Night 3, I rose at seven to morning-street-sounds, made a coffee shop for breakfast & wash-up, I walked my 3rd MJT tour at noon and the CLUI thereafter. I rounded out the Texas blogpost in a coffee shop, rolled by Bukowski's old apartment on Delongpre in Hollywood, then drove up to my friend Jade's place in the Hollywood hills. Two girls Jade knew had flown in from Indiana, shopped the day, bought $500 sunglasses, then cabbed up to Jade's for sleep. We had beers on the rooftop and watched Hollywood Blvd. below. I tired out quick and couch crashed.

Day 4, Woke to a hangover, got some coffee, ate some old bread and salami from my truck supplies and made it up 405 to blue sky and the Getty Museum. After an afternoon at the Getty, I rolled the Angeles national forest and the pudgy treeless mountains of Los Padres down into the central valley where the rivers are dammed and the farming flourishes. I thought of the Joads poking into that valley of happiness not knowing they had a dead grandma in the back of their jalopy, and of Woody Guthry's rendition of the situation:

"they stood on the mountain and the looked to the west / and it looked like the promised land / that bright green valley with the river running through it, there was work for every single hand / they thought / there was work for every single hand"
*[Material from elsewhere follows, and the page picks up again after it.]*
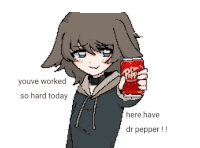 a pixel art of a girl holding up a dr pepper can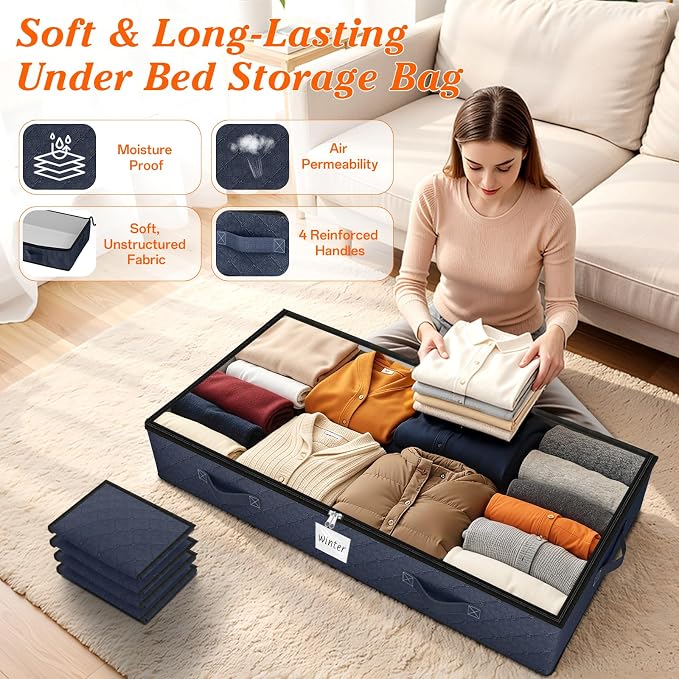 90L Under Bed Storage Containers, Storage Bags, Organizers, 2-Pack, Blue | Foldable, Soft Fabric, Closet Organizers, Reinforced Handle, Label Holder, Clear Window, for Comforters, Clothing, Blankets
I continued down into the flat and green of Bakerfield, CA, where the Kern River flows and the Joads had put their grandma to rest. I ended at friend from High School's place, Sara G, in Bakersfield. She had a beauty spot downtown with a vegetation filled courtyard and a handful of decent people hanging out and having beers in it. They told me the central valley was most often weeping hot and that a heavy pollution haze wafts all the way down from San Fran and hangs in their valley. We drank, had some dinner, drank a bit more, then slept.